## What is required
Without the pictures, print each of the records below exactly as it appears.

---------- Given data

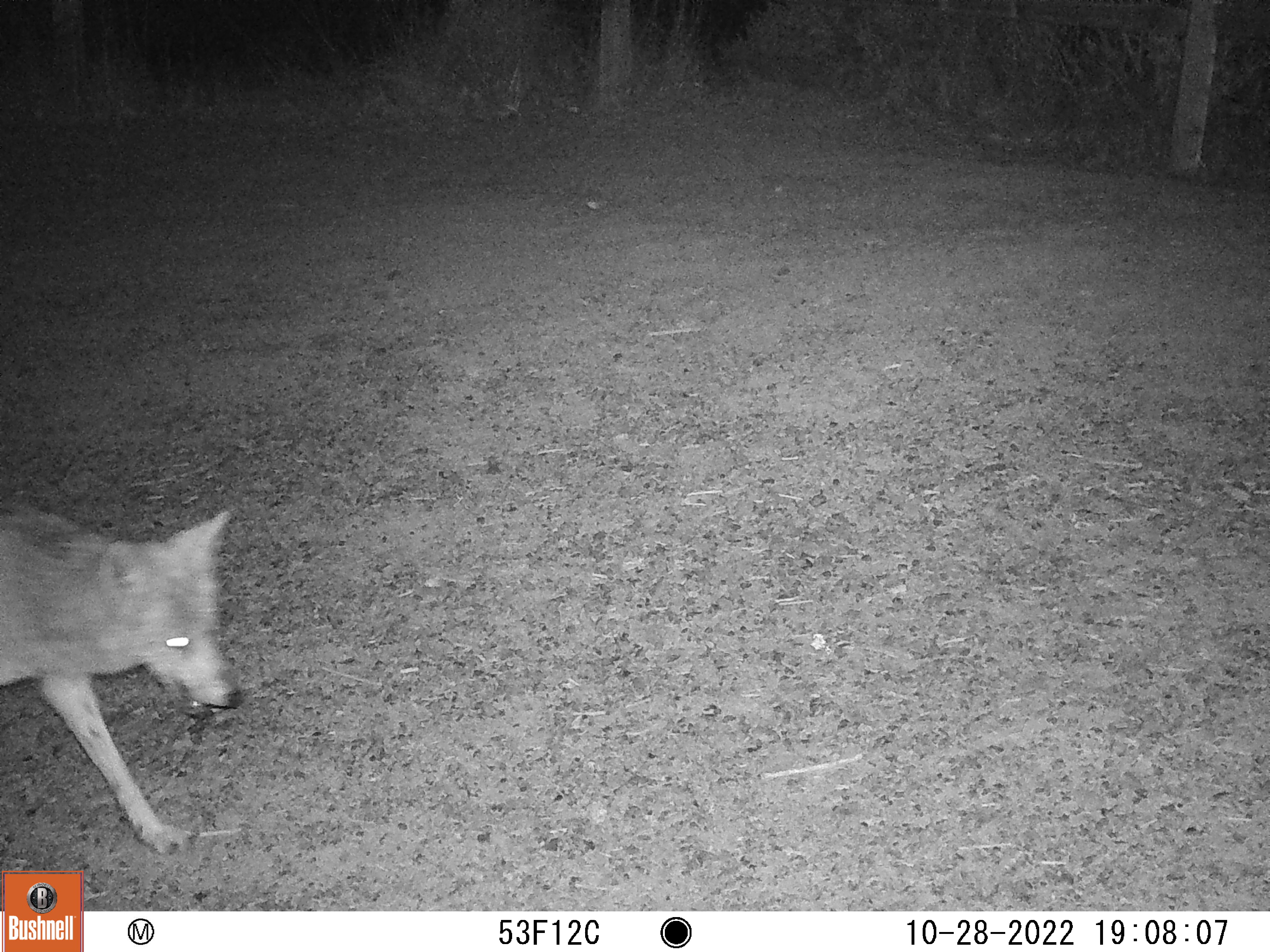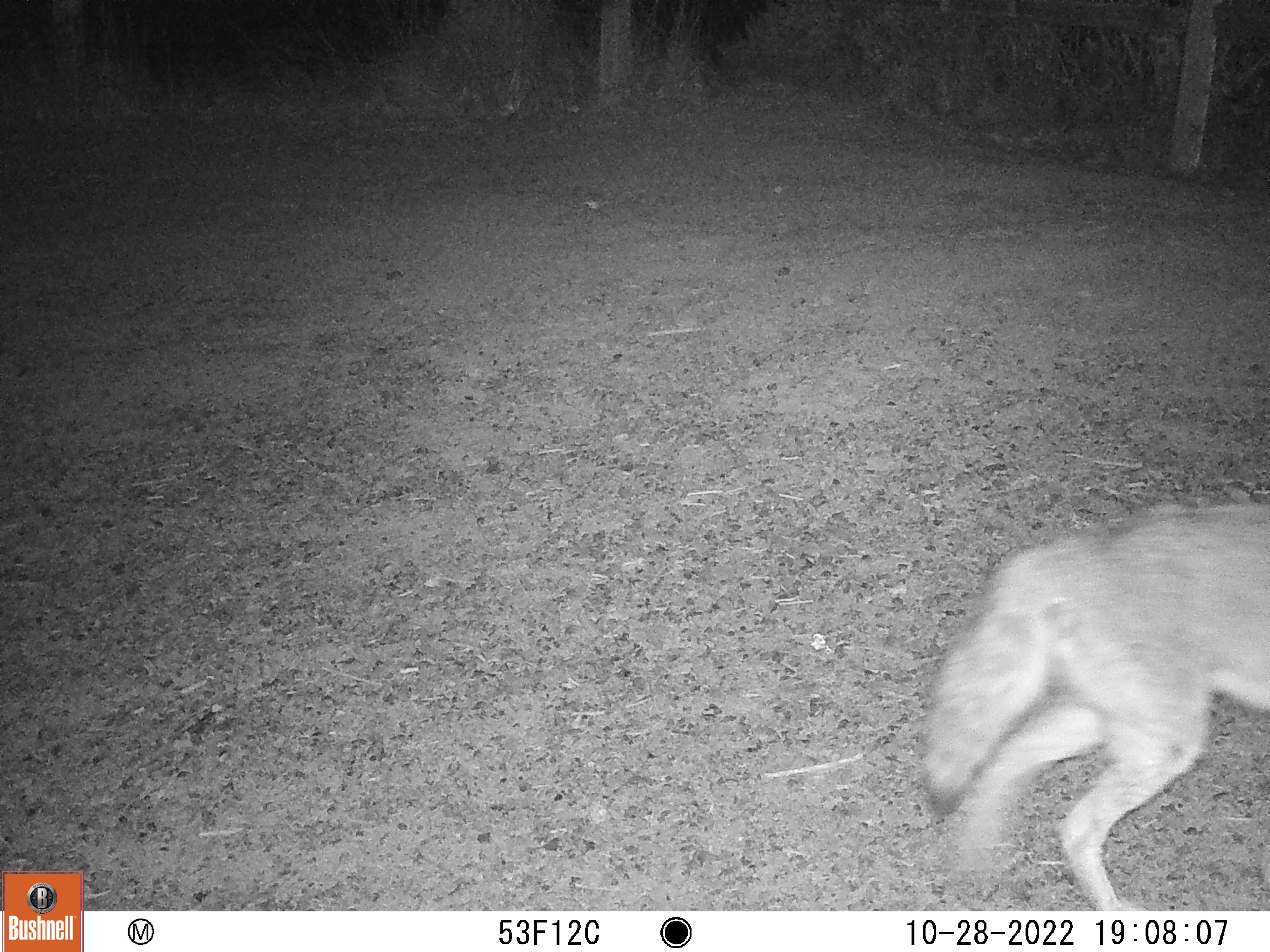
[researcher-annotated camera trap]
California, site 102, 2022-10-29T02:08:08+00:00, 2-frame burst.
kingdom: Animalia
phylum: Chordata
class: Mammalia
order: Carnivora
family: Canidae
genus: Canis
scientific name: Canis latrans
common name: coyote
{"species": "coyote (Canis latrans)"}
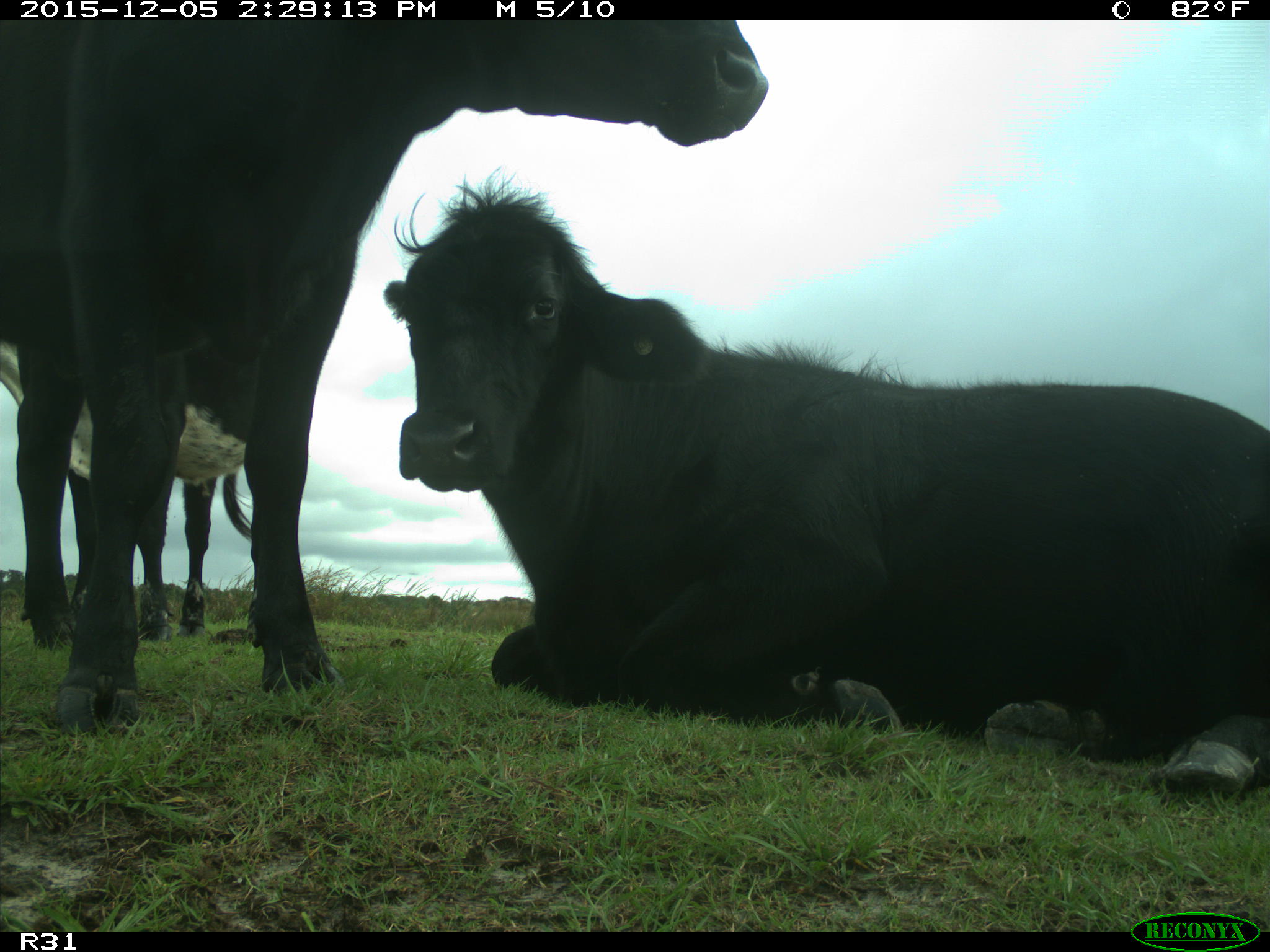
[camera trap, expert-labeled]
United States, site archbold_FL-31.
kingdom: Animalia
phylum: Chordata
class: Mammalia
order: Artiodactyla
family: Bovidae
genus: Bos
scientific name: Bos taurus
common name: domestic cow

--------------------

## Solved exercise
[researcher-annotated camera trap]
California, site 102, 2022-10-29T02:08:08+00:00, 2-frame burst.
kingdom: Animalia
phylum: Chordata
class: Mammalia
order: Carnivora
family: Canidae
genus: Canis
scientific name: Canis latrans
common name: coyote
{"species": "coyote (Canis latrans)"}
[camera trap, expert-labeled]
United States, site archbold_FL-31.
kingdom: Animalia
phylum: Chordata
class: Mammalia
order: Artiodactyla
family: Bovidae
genus: Bos
scientific name: Bos taurus
common name: domestic cow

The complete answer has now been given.